Extracted records
.....

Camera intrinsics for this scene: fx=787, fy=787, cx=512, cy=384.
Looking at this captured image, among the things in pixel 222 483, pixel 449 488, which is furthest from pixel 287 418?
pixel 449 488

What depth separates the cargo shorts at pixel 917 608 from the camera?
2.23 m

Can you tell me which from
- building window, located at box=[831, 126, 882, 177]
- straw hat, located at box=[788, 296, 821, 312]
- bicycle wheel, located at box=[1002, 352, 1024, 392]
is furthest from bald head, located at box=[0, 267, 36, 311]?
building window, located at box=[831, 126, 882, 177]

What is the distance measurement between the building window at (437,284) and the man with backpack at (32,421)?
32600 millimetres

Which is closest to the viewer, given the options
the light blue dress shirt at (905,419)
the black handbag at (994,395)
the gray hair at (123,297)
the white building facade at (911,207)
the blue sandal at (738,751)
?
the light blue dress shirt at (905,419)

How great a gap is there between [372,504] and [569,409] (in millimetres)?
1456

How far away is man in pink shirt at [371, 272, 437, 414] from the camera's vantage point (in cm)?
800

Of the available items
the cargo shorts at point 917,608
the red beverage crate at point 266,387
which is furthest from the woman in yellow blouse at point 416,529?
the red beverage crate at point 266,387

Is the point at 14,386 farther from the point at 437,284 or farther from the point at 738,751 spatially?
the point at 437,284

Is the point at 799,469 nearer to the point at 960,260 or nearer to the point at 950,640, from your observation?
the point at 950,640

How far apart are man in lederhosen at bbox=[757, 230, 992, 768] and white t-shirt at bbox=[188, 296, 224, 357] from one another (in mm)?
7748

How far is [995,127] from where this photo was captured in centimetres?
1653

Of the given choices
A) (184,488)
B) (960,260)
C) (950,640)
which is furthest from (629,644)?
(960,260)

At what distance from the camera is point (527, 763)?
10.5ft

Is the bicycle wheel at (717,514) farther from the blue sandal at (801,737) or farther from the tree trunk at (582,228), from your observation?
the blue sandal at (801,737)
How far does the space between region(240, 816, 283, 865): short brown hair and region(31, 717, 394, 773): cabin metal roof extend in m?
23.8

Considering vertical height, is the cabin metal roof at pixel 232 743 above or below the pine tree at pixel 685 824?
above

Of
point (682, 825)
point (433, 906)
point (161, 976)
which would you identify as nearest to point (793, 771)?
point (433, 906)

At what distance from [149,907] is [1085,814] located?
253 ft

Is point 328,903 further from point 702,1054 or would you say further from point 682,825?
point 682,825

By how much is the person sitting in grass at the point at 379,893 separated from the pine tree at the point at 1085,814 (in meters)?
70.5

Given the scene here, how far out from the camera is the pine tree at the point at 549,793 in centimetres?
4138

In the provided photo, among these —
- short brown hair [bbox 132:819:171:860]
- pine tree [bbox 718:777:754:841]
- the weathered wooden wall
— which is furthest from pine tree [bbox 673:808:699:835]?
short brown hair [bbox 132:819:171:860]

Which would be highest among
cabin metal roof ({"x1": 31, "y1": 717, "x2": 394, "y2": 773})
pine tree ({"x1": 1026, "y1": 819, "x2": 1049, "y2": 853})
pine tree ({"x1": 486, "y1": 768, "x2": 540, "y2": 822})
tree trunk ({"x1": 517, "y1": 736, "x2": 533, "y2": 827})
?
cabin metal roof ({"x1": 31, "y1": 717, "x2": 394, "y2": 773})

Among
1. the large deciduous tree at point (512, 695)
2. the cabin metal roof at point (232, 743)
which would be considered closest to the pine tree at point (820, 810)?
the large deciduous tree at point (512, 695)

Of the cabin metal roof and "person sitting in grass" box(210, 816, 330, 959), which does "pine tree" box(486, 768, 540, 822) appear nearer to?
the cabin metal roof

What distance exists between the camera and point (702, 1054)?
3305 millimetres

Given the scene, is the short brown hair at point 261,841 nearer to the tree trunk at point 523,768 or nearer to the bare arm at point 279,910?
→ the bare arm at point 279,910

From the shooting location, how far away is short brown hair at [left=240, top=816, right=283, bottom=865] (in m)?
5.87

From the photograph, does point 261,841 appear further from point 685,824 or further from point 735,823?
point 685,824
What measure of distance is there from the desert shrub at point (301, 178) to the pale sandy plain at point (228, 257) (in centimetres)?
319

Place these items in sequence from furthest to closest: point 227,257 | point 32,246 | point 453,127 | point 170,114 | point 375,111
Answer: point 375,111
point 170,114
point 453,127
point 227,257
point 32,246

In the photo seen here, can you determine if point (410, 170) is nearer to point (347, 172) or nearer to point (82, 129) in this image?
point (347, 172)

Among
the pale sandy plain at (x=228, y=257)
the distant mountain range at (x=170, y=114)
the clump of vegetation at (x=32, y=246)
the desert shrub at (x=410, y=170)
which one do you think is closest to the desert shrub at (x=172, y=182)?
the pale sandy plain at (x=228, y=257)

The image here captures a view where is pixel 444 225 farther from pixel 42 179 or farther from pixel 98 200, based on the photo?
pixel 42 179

.....

WHAT THE TASK ASKS> Render the data as a two-column CSV with the headers query_text and answer_text, beginning at the line that has "Place these items" and continuing through the end of the data. Place each text under query_text and its answer under answer_text, with every field quoted and line breaks replaced by spaces.

CORRECT OUTPUT>
query_text,answer_text
"Place these items in sequence from furthest to closest: point 227,257 | point 32,246 | point 453,127 | point 170,114 | point 375,111 Answer:","point 375,111 point 170,114 point 453,127 point 227,257 point 32,246"
"In the photo seen here, can you determine if point (410, 170) is nearer to point (347, 172) or nearer to point (82, 129) in this image?","point (347, 172)"
"Among the pale sandy plain at (x=228, y=257) the distant mountain range at (x=170, y=114) the clump of vegetation at (x=32, y=246) the desert shrub at (x=410, y=170) which one do you think is closest to the desert shrub at (x=172, y=182)?","the pale sandy plain at (x=228, y=257)"
"The image here captures a view where is pixel 444 225 farther from pixel 42 179 or farther from pixel 98 200, based on the photo?","pixel 42 179"